The examination of thematic content, through the frequency analysis of terms, has shed light on the prevailing research focuses. Terms such as “students,” “performance,” and “online” underscore a collective effort within the research community to address student-centric outcomes and integrate technology into educational practices. In light of these findings, several implications and recommendations have emerged. Strategic collaborations and a global engagement approach are recommended to foster cross-disciplinary collaborations and enrich the global discourse on machine learning in education. Acknowledging influential authors and collaborative clusters provides guidance for strategic collaboration initiatives, amplifying the impact of research in the field. The thematic emphasis on terms like “online” and “analytics” encourages institutions and policymakers to invest in technological infrastructure, supporting the integration of machine learning in educational settings. Moreover, the emphasis on student-centric terms underscores the importance of prioritizing research that directly impacts student learning experiences. Future research endeavors should aim to enhance educational outcomes through the application of machine learning. The call for longitudinal studies and impact assessments advocates for evidence-based decision-making, contributing to the field's maturity and guiding the implementation of effective educational technologies. In essence, this study contributes significantly to the ongoing discourse on machine learning and education. The findings and recommendations presented here serve as a foundational resource for future research initiatives, collaborations, and policy decisions, shaping the trajectory of machine learning in educational research for the foreseeable future.

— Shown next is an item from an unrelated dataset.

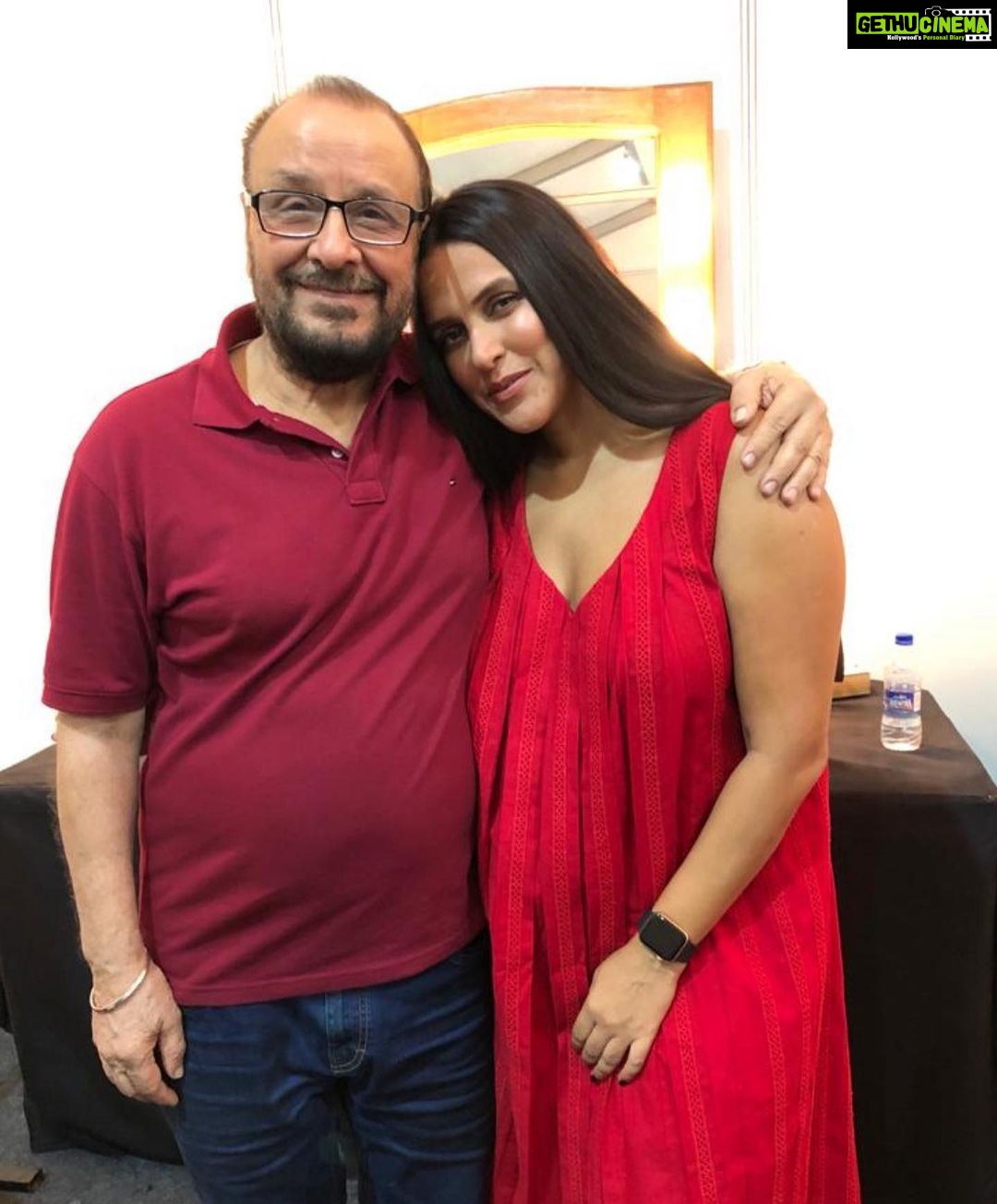 Neha Dhupia Instagram - I love you pa sabse zyaada ….. the strongest man with the kindest heart ❤️ my papa @pdhupia #happyfathersday ♥️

8 Limitations and future work

One limitation of our study is that we relied only on the Web of Science database to generate the datasets. This approach may have overlooked relevant publications from other sources, resulting in an incomplete view of ML in educational research. Moreover, our findings may have been influenced by publication bias, as studies with significant results or positive outcomes are more likely to be published. This could have led to a skewed representation of the data. To overcome these limitations and further advance the understanding of ML in educational research, there are several avenues for future research. First and foremost, efforts should be made to enhance data collection by incorporating a wider range of sources. This could include unpublished studies and international databases, which would provide a more comprehensive perspective. Additionally, addressing publication bias through techniques such as funnel plot analysis and promoting the pre-registration of studies could help minimize biases and improve the accuracy of our findings.